• Texte à lire:
****************************************

Depuis les rebelles houthis, alliés aux partisans de l’ancien président yémenite, Ali Abdullah Saleh qu’ils avaient pourtant combattu lorsque ce dernier était au pouvoir avant d’en être chassé à la faveur du « printemps arabe », ont continué leur progression vers le sud et menacent désormais Aden.

Le 25 mars, ils ont ainsi pris le contrôle de la base d’Al-Anad, évacuée quelques jours plus tôt par les forces spéciales américaines qui y étaient déployées dans le cadre de la lutte contre al-Qaïda dans la péninsule arabique (AQPA). Dans le même temps, le président Hadi a une nouvelle été contraint de se réfugier dans un « lieu sûr », ce que n’a pas pu faire son ministre de la Défense, Mahmoud el-Soubaihi, qui a été capturé et envoyé à Sanaa.

Cette situation, qui alimente la rivalité entre chiites et sunnites dans le pays, risque de profiter aux mouvements jihadistes, comme AQPA ou encore l’État islamique (EI) qui a revendiqué les attentats ayant visé deux mosquées chiites à Sanaa, le 20 mars. Et le retrait militaire américain du pays « va sans doute rendre notre lutte contre » les organisations terroristes « plus difficile », a admis le colonel Steve Warren, le porte-parole du Pentagone.

****************************************

Poursuivez, s'il vous plaît, le texte sur l'avancée des Houthis au Yémen à partir de sa dernière phrase. Le matériel qui suit n'a aucun lien avec le texte sur le Yémen.

• Extrait de données:

****************************************

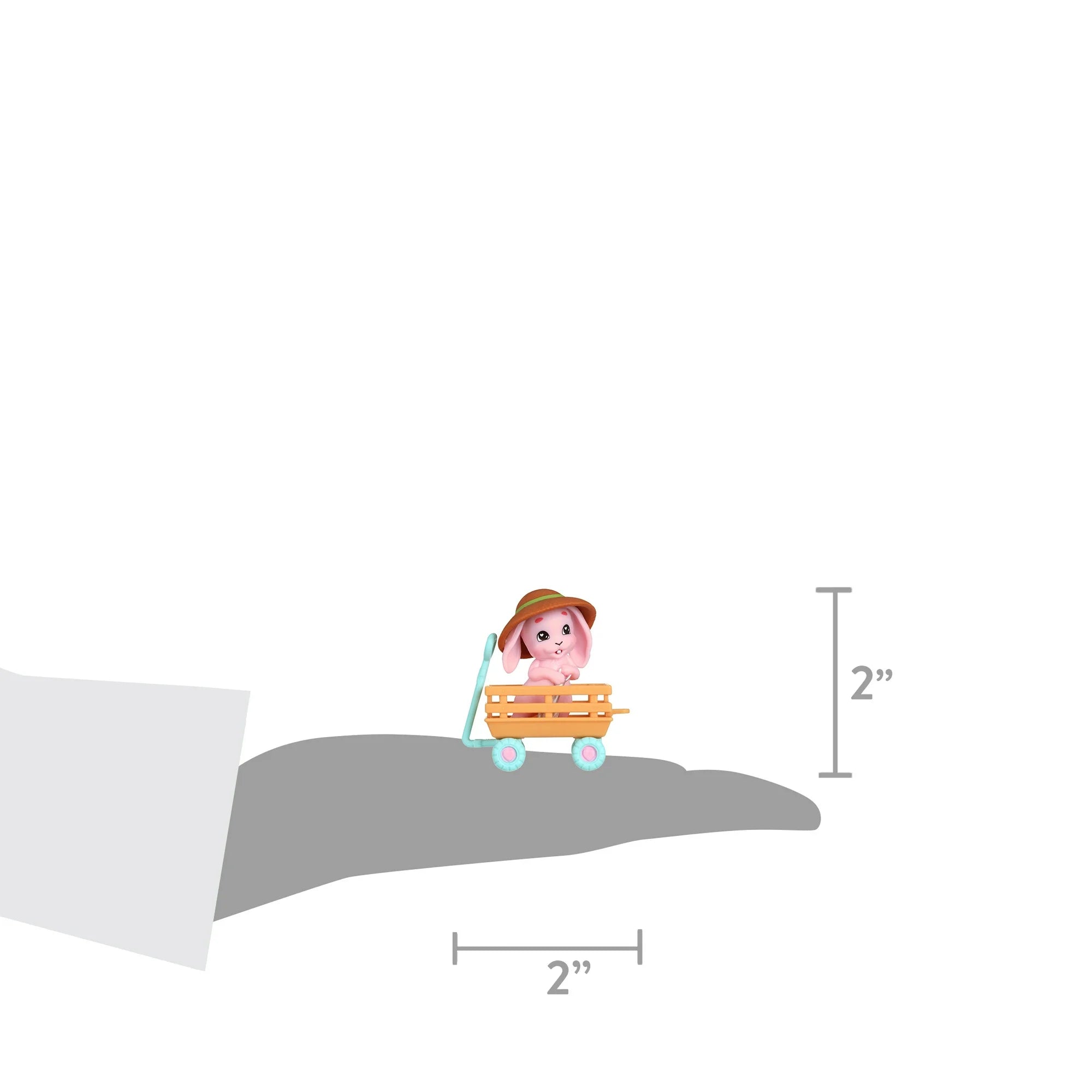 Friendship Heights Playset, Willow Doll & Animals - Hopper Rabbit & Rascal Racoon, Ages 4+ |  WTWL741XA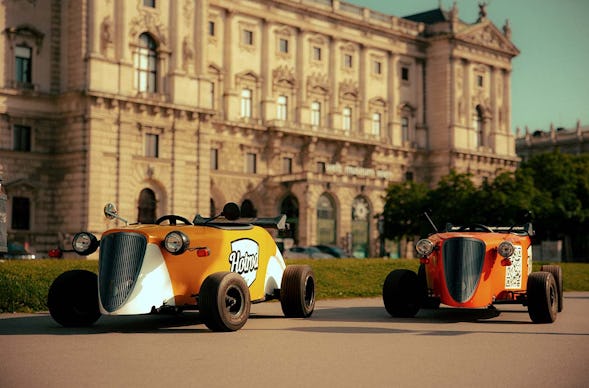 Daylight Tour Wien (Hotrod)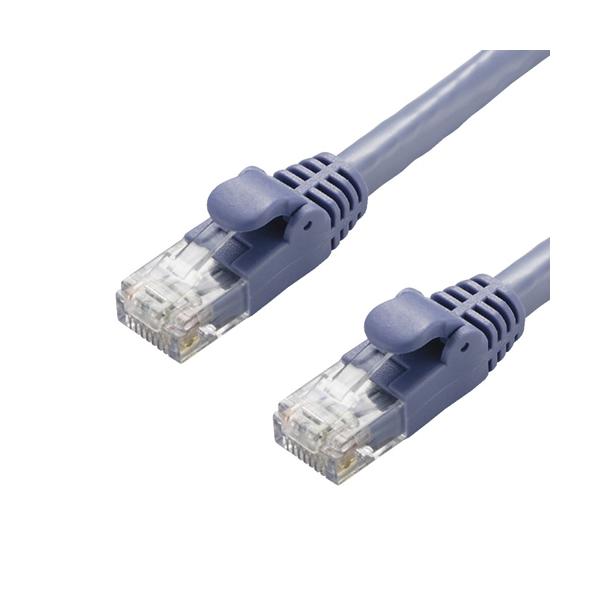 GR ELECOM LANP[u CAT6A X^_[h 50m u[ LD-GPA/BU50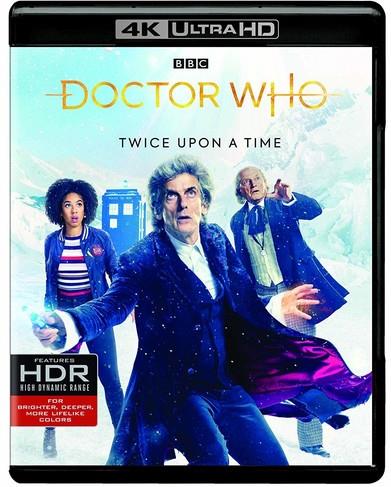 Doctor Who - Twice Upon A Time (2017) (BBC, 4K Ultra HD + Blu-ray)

****************************************

• Réponse produite:
Au niveau international, les rebelles houthis sont appuyés par l’Iran, qui, selon les annonces qui ont été faites, aurait pris l’engagement de construire une centrale électrique et de fournir du pétrole à Sanaa, désormais sous contrôle chiite, pendant un an.

Outre l’influence iranienne dans le pays, l’alliance avec les partisans de l’ex-président Saleh est aussi vue d’un mauvais oeil par l’Arabie Saoudite étant donné que le royaume avait obtenu son départ du pouvoir. Par ailleurs, Riyad s’inquiète de voir des milices chiites être en mesure de contrôler une des rives du détroit de Bab el-Mandeb, entre la mer Rouge et le golfe d’Aden

En mauvaise posture, s’adressant à « tous les pays qui le souhaitent », le président Hadi a demandé à « un soutien immédiat, par tous les moyens, pour protéger le Yémen ». L’appel a été entendu par l’Arabie Saoudite, qui a pris la tête d’une coalition de 10 pays pour intervenir militairement contre les rebelles houthis.

Ainsi, dans la nuit du 25 au 26 mars, l’opération « Tempête décisive » a été lancée par des frappes aériennes sur plusieurs positions tenues par les rebelles chiites à Sanna, dont la base aérienne d’Al-Daölami, le palais présidentiel, un camp des forces spéciales ainsi que le bureau politique du mouvement houthis. Des batteries de missiles SAM et 4 avions de combat auraient été détruits, selon un premir bilan donné par l’agence saoudienne SPA.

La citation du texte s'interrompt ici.